▸ WHAT IS EXPECTED:
Update the listing from the line with "Is the dark polished wood at pixel 1093 388 closer" to the line with "0.63 metres", changing "dark polished wood" to "dark varnished wood" and leaving everything else the same.

▸ Spatial reasoning data based on images:

§ §

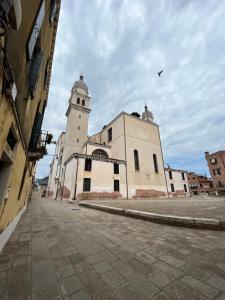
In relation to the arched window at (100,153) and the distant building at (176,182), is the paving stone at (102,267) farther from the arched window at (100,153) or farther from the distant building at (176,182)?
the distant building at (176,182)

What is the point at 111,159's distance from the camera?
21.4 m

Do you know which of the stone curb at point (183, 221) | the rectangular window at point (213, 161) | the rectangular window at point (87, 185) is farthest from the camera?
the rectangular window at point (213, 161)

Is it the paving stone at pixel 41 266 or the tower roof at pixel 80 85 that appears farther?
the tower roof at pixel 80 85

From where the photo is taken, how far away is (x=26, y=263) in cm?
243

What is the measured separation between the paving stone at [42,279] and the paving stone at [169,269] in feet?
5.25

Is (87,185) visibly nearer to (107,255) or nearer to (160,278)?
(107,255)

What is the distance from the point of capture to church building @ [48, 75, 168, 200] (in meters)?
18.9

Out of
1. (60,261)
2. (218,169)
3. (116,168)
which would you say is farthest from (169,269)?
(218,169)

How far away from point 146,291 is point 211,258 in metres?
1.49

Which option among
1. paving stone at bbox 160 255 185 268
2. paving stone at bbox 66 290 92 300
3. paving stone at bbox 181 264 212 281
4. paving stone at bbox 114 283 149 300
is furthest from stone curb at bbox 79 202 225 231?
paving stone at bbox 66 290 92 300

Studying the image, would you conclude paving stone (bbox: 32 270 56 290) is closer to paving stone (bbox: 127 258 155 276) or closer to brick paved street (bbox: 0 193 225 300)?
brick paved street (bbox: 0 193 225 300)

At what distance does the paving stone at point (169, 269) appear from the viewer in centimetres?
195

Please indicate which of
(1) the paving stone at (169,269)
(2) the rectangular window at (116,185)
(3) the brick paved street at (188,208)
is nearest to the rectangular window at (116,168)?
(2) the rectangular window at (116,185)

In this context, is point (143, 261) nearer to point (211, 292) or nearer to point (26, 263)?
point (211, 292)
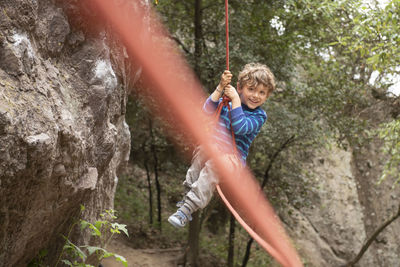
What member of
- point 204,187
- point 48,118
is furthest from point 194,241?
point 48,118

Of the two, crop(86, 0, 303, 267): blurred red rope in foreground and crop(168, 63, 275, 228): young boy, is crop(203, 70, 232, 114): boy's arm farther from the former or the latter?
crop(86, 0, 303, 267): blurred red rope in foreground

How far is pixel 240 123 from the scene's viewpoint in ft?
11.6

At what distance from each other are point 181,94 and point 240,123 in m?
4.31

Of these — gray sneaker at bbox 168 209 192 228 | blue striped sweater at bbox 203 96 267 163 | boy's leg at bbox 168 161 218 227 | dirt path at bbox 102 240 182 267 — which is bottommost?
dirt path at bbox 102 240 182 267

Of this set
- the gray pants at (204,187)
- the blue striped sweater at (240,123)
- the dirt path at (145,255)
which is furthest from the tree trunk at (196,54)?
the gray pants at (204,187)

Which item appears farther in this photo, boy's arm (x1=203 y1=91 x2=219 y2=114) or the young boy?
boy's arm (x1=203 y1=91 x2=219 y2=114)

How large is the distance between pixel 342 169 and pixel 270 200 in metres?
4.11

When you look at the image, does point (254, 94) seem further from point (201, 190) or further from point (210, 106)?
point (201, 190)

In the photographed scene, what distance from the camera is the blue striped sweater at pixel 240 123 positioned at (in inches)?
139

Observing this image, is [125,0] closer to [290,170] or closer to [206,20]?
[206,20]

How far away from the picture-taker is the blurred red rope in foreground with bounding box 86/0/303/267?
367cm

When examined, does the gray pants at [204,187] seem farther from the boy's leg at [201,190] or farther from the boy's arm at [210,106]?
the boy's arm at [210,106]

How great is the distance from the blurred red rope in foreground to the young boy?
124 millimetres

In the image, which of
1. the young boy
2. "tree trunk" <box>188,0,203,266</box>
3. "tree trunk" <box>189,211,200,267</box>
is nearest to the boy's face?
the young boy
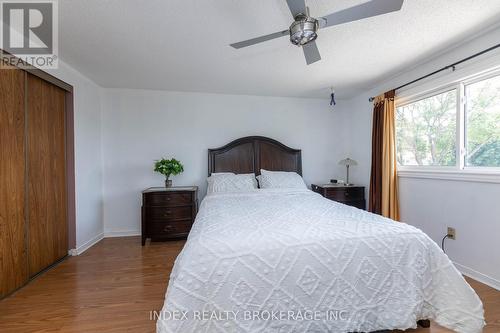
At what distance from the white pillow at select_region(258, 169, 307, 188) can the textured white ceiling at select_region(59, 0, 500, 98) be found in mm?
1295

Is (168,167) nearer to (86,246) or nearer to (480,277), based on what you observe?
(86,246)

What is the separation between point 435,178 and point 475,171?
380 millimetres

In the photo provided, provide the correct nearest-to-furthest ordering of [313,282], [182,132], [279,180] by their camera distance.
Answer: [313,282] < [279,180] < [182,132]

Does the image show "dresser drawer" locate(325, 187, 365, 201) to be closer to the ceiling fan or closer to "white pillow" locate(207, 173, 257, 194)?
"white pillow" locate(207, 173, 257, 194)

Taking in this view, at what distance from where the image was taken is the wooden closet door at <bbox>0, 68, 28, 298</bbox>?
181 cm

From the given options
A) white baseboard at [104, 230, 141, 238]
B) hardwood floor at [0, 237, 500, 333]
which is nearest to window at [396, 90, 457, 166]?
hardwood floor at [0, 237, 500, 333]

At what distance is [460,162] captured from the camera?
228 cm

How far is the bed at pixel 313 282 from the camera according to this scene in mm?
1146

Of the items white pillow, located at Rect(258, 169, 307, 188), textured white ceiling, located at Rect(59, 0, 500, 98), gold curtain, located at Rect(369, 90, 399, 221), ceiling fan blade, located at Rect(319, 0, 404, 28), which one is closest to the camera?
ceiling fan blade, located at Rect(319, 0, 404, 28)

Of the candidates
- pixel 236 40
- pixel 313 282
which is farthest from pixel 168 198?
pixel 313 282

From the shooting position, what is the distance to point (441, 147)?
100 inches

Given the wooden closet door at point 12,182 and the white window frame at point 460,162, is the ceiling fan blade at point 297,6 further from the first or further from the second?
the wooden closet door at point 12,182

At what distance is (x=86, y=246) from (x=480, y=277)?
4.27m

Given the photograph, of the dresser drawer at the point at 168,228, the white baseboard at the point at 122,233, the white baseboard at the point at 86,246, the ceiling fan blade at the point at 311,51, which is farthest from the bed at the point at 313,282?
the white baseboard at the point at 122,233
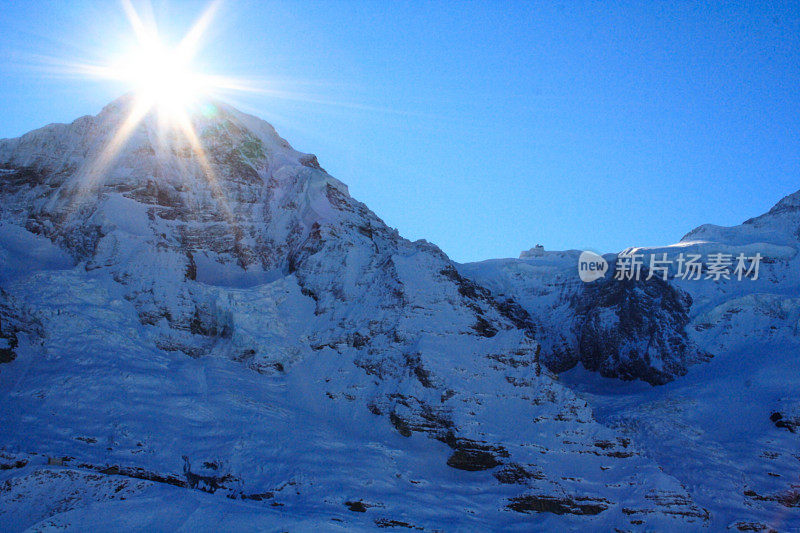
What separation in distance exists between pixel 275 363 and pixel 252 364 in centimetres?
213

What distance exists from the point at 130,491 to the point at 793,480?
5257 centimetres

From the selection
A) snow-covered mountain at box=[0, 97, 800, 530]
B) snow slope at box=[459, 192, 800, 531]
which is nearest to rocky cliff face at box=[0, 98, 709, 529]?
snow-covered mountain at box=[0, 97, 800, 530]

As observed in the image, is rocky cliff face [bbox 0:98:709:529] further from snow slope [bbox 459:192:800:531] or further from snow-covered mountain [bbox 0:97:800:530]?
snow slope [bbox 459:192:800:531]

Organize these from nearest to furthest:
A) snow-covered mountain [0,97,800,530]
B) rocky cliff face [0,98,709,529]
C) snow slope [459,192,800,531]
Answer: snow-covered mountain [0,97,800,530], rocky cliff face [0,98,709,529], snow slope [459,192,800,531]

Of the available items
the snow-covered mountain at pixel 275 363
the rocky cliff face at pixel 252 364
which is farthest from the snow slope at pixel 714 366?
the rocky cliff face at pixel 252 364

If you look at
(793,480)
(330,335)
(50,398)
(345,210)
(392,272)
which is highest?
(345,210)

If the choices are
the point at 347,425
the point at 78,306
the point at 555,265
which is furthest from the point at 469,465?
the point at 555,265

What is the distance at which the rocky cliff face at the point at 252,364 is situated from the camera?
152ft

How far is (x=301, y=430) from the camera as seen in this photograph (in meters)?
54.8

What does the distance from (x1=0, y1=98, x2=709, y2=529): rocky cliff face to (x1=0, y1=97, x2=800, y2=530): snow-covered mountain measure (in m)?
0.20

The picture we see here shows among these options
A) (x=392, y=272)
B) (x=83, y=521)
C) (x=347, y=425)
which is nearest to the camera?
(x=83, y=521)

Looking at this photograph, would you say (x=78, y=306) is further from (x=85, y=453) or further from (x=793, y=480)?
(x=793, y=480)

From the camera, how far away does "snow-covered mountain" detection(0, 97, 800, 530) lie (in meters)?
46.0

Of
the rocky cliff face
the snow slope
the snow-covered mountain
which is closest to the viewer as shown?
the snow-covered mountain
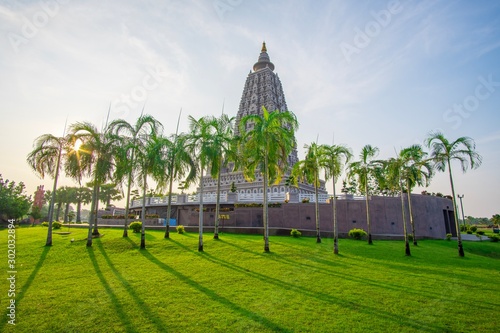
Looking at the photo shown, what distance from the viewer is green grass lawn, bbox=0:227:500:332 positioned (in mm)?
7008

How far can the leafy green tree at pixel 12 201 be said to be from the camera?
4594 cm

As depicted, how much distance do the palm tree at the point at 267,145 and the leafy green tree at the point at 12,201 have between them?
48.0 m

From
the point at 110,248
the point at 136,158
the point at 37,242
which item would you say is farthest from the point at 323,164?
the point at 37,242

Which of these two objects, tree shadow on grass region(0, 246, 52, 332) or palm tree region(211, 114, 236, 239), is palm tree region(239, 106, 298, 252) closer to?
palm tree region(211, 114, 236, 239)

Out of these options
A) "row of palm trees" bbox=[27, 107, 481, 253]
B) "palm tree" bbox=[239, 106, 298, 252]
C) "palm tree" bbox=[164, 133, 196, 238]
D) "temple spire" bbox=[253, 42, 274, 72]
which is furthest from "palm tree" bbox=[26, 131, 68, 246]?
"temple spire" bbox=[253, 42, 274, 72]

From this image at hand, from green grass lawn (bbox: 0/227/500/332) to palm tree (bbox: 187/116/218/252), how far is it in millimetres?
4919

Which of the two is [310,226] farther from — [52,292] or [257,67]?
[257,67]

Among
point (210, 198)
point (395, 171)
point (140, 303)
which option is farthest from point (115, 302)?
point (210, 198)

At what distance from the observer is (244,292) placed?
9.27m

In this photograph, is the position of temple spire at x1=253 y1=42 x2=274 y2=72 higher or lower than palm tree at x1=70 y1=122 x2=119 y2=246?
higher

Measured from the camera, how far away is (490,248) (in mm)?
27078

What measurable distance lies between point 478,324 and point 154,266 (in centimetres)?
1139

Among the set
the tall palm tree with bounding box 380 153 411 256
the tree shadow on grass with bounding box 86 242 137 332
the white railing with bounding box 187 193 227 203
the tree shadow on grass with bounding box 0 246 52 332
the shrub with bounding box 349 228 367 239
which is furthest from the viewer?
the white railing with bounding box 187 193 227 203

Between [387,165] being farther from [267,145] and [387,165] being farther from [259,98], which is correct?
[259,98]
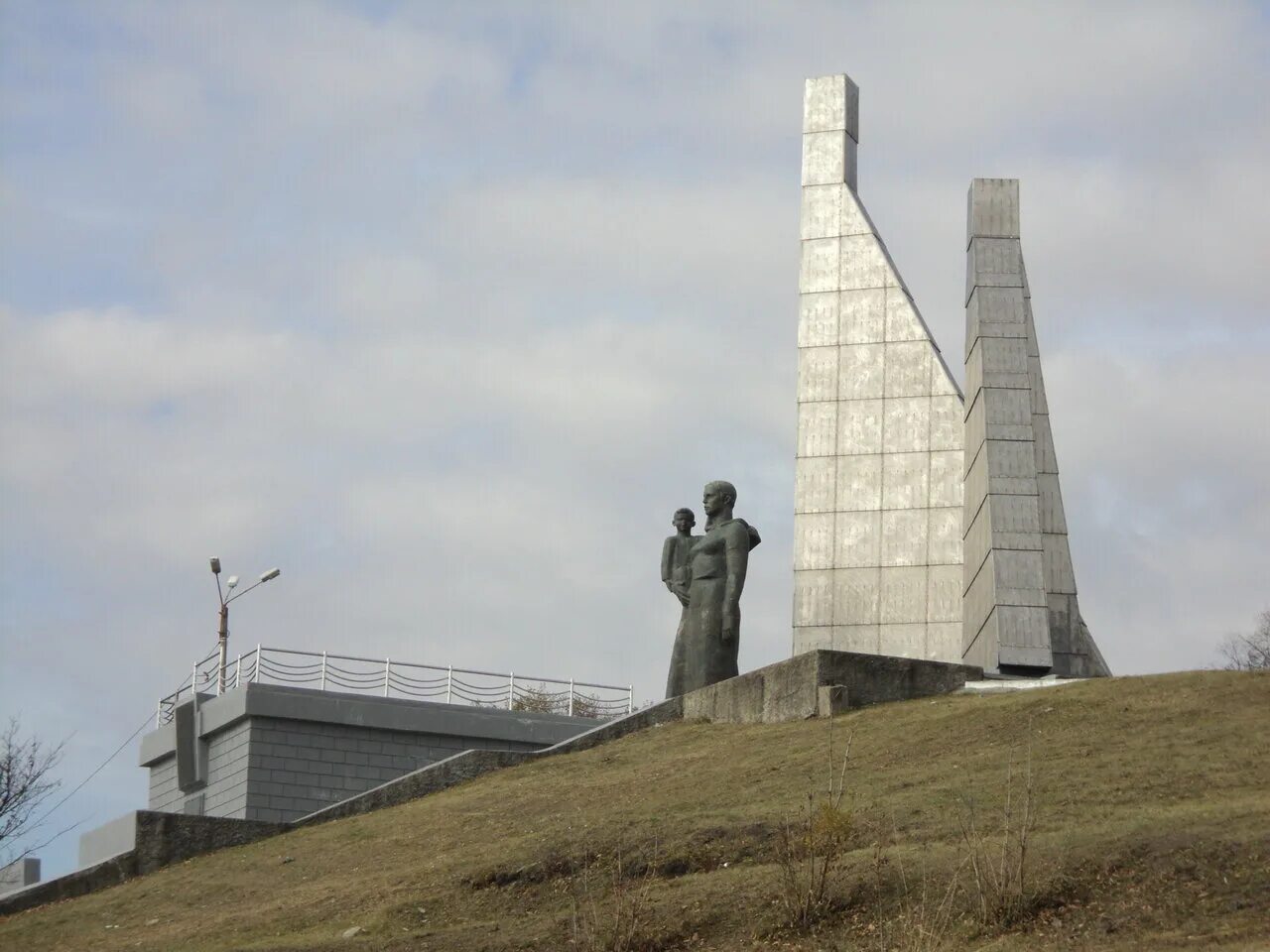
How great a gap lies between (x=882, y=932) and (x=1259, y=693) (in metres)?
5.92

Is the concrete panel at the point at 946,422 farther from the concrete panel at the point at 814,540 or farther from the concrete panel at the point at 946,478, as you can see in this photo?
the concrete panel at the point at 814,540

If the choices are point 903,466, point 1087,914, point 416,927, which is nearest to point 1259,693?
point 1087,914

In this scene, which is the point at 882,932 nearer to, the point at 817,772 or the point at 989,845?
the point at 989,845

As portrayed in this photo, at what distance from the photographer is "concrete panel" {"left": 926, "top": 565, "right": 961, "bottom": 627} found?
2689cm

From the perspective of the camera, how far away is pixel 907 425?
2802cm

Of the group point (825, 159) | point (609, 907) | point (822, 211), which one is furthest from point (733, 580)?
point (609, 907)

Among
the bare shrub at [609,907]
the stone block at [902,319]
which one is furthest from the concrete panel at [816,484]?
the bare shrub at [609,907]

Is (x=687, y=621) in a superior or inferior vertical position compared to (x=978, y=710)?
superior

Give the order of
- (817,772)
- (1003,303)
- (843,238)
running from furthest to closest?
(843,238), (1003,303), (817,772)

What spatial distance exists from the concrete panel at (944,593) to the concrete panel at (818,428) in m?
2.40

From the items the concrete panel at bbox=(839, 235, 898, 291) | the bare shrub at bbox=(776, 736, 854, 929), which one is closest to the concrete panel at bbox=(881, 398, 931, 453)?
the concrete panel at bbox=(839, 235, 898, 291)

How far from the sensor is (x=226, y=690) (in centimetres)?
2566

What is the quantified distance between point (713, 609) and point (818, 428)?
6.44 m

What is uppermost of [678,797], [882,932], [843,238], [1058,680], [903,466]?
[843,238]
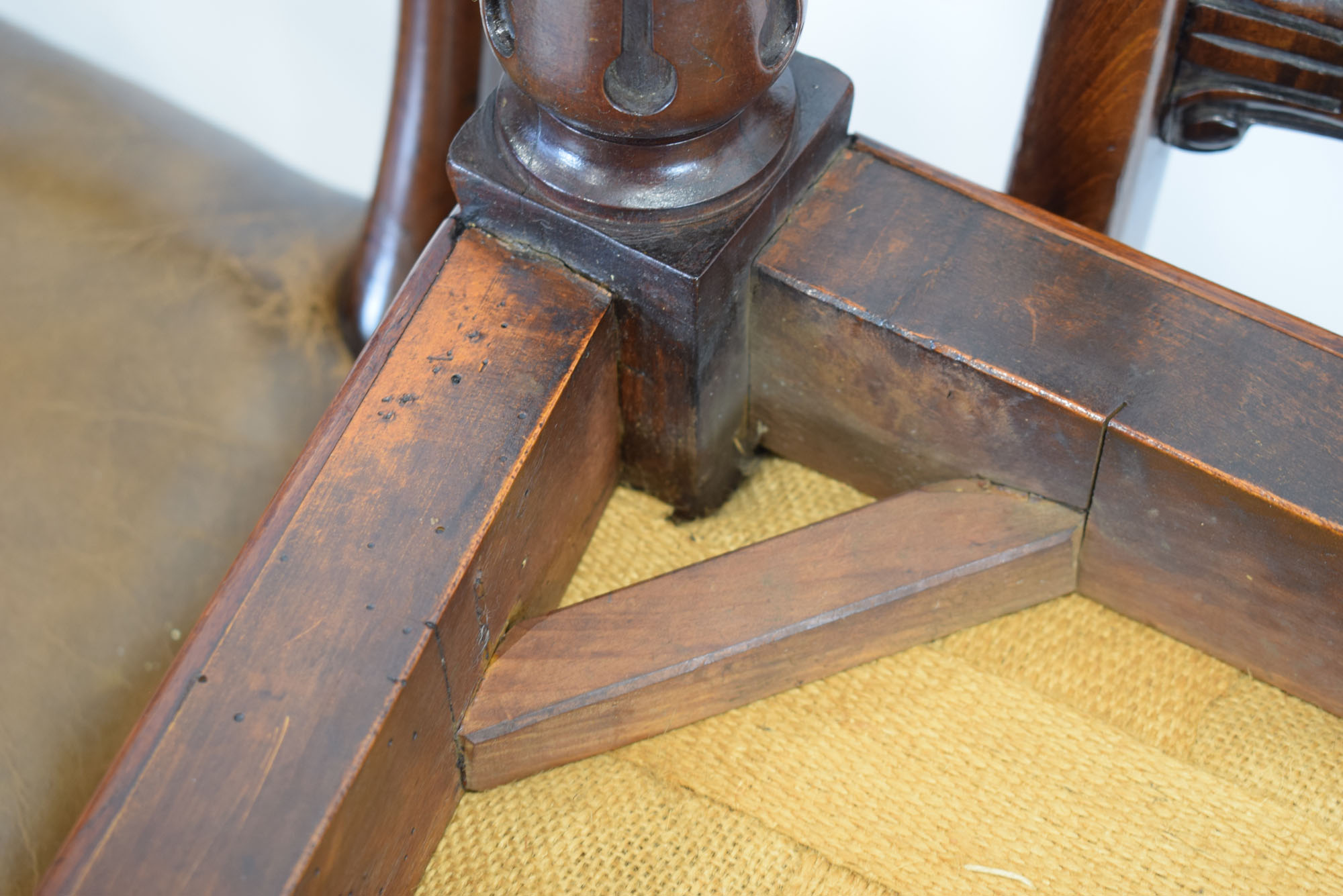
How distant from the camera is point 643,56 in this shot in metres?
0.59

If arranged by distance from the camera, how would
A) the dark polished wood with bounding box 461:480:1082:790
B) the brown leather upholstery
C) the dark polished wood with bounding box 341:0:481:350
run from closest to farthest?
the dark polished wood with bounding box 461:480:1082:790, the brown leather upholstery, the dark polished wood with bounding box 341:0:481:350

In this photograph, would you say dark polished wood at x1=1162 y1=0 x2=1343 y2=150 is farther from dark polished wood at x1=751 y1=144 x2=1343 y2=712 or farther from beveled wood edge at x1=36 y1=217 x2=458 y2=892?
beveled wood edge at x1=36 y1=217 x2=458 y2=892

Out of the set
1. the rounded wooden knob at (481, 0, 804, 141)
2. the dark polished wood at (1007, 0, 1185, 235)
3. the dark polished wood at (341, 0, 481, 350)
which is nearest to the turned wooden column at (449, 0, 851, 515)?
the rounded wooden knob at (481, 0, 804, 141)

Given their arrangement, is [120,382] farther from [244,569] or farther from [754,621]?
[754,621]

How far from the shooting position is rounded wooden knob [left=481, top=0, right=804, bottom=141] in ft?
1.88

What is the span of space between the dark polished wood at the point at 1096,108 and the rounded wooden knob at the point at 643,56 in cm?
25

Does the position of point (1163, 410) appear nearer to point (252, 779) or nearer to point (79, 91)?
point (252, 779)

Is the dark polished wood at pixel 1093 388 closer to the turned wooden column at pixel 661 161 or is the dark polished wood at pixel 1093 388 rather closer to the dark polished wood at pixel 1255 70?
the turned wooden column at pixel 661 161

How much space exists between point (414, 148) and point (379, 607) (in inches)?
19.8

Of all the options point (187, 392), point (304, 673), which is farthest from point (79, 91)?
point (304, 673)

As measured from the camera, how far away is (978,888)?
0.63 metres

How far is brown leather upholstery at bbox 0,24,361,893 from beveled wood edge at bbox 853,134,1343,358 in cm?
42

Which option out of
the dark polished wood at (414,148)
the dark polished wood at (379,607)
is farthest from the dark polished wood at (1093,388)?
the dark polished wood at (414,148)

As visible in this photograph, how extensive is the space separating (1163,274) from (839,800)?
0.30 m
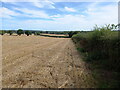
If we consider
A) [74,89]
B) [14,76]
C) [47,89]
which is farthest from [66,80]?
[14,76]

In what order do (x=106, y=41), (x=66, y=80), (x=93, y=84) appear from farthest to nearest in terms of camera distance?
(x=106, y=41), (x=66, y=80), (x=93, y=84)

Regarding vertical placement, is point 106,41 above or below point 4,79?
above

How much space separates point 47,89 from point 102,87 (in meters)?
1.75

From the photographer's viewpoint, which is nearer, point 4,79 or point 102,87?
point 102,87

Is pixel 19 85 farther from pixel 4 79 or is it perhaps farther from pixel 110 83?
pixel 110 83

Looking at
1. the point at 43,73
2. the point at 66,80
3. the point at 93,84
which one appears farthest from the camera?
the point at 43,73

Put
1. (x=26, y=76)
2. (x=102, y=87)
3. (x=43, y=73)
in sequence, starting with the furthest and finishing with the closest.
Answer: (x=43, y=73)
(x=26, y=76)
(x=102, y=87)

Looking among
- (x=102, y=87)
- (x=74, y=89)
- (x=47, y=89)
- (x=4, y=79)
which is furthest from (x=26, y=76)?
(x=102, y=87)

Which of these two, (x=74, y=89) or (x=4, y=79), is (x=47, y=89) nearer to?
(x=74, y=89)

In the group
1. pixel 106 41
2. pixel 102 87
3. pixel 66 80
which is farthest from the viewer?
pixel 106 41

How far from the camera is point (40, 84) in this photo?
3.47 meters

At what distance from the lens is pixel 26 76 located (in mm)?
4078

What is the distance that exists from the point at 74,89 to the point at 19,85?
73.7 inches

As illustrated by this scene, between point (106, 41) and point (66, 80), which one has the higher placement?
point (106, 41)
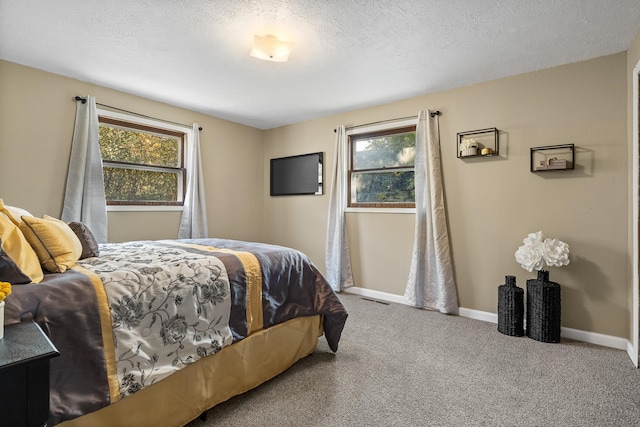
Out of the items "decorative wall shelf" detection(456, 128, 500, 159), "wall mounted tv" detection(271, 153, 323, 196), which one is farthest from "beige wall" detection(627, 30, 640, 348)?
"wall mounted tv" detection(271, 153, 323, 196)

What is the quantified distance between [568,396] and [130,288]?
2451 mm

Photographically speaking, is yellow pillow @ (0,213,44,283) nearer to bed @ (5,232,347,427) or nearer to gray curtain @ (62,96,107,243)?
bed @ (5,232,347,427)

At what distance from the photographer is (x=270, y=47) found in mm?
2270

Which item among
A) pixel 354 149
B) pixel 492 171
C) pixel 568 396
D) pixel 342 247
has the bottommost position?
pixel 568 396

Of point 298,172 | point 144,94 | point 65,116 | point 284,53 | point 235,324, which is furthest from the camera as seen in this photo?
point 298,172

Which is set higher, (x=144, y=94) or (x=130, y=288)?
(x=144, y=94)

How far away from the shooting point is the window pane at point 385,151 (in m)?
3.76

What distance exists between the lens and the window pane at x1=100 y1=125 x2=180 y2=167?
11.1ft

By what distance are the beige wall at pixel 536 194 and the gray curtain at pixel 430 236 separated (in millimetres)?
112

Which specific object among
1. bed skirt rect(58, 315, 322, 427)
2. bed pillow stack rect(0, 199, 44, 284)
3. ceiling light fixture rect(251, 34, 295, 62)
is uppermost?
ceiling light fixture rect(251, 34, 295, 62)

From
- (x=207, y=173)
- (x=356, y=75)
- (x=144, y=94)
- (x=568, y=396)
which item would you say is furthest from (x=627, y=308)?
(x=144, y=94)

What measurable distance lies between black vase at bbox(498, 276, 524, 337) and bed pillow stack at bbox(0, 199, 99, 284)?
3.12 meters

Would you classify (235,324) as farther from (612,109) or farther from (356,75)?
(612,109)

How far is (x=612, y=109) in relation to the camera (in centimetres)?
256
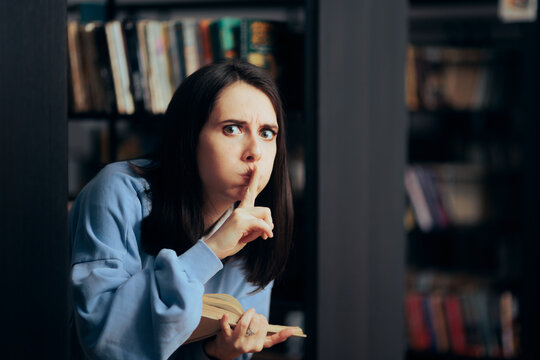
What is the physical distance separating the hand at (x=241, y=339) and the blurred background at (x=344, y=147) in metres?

§ §

▸ REPLY TO THE TASK:
Is the dark varnished wood at pixel 1093 388 closer to the turned wooden column at pixel 661 161 or is the dark varnished wood at pixel 1093 388 rather closer to the dark varnished wood at pixel 1255 70?
the turned wooden column at pixel 661 161

How much space exists between point (414, 148) and point (379, 607) (in inches)?
19.8

Of all the options point (187, 392), point (304, 673), which is farthest from point (79, 91)?
point (304, 673)

As measured from the camera, how far away is (978,888)?
0.63 metres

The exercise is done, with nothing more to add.